Note that any code that uses [N] should be placed as close to the beginning of your .htaccess file as possible without affecting the operation of other directives or rules; When invoked by the [N] flag, mod_rewrite must re-parse your .htaccess file from the beginning, and re-execute any applicable rules. So, putting the code close to the beginning eliminates wasted CPU effort. If you have a known, small number of characters that need to be replaced, and the code acnnot be placed near to the beginning of the file, it is often more efficient to just duplicate the rules, rather than using the [N] flag.

Jim

grebo444

10:11 am on Jul 14, 2005 (gmt 0)

10+ Year Member



Hi,

I tried removing the final rewriterule, but this stopped it working completely! :-)

To elaborate, we have Resin serving these dynamic pages, running behind Apache. What seems to be happening, is that Apache is correctly rewriting the URL (the logs show this working ok), but Resin is still attempting to process the mangled URL, not the new URL that Apache has rewritten.

So, I think we're in new territory here with an incompatibility between mod_rewrite and Resin....Imma go Googling :-)

■ **Information provided**:
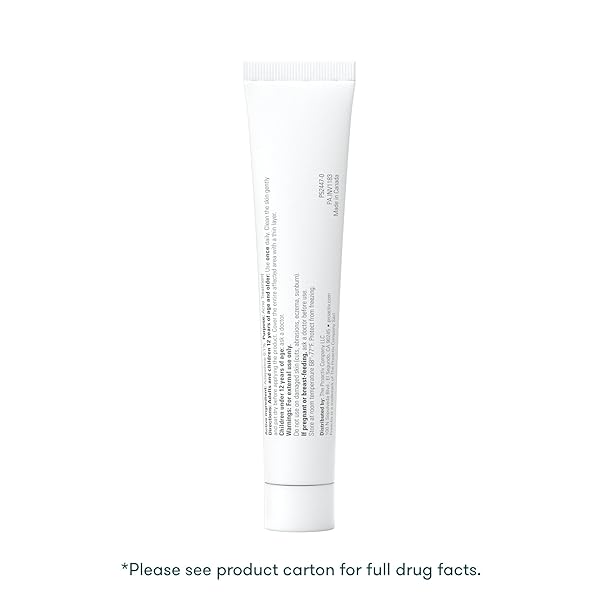 PROACTIVMD ADAPALENE GEL ACNE TREATMENT, PARABEN FREE, PRESCRIPTION STRENGTH RETINOID FOR FACE AND BODY ACNE, .1% SOLUTION, 0.5 OZ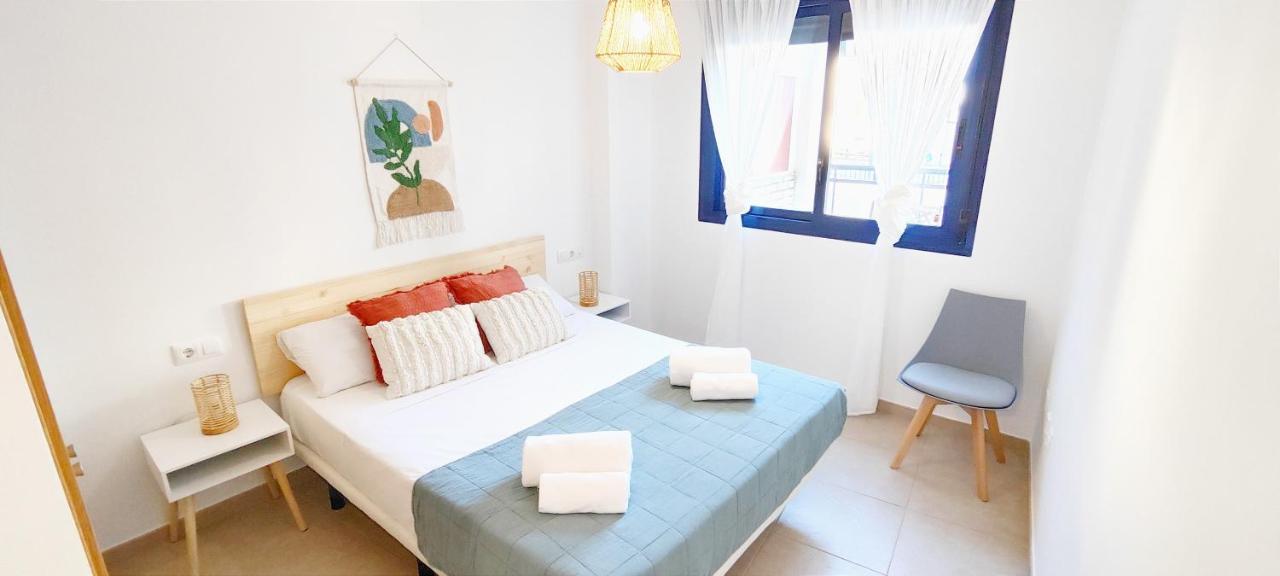 Apartamento Suenos Del Mar II By Denia Costa Eksteriør bilde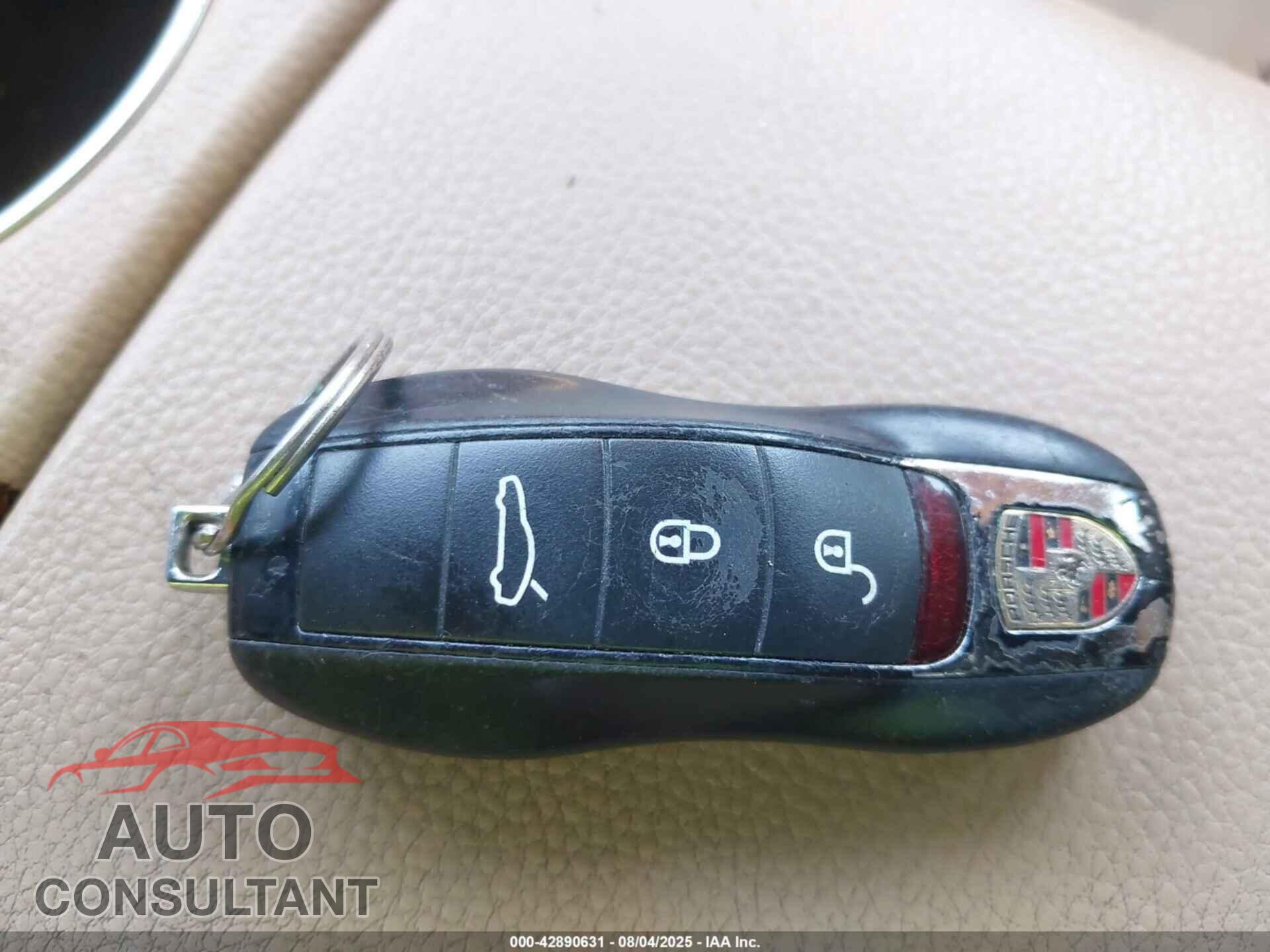 PORSCHE PANAMERA 2012 - WP0AA2A71CL017627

■ **What to produce**: Pick up the forum thread about mod_rewrite and Resin right after its final sentence and continue it.

■ **Answer box**:
But again, thanks for the help.

Matt

jdMorgan

2:09 pm on Jul 14, 2005 (gmt 0)

WebmasterWorld Senior Member 10+ Year Member



I don't know anything about Resin, but if Resin is loaded as a module, make sure it is loade *before* mod_rewrite; mod_rewrite won't execute for any file request that is handled by modules loaded after it (On Apache 1.x, execution order and priority are the reverse of the LoadModule list order).

Similarly, if Resin uses a ScriptAlias in httpd.conf, control may be diverted to it before mod_rewrite can run. And finally, if neither of these is true, then it may be necessary to use the [PT] flag in RewriteRules to pass rewritten URLs to Resin.

Just some ideas...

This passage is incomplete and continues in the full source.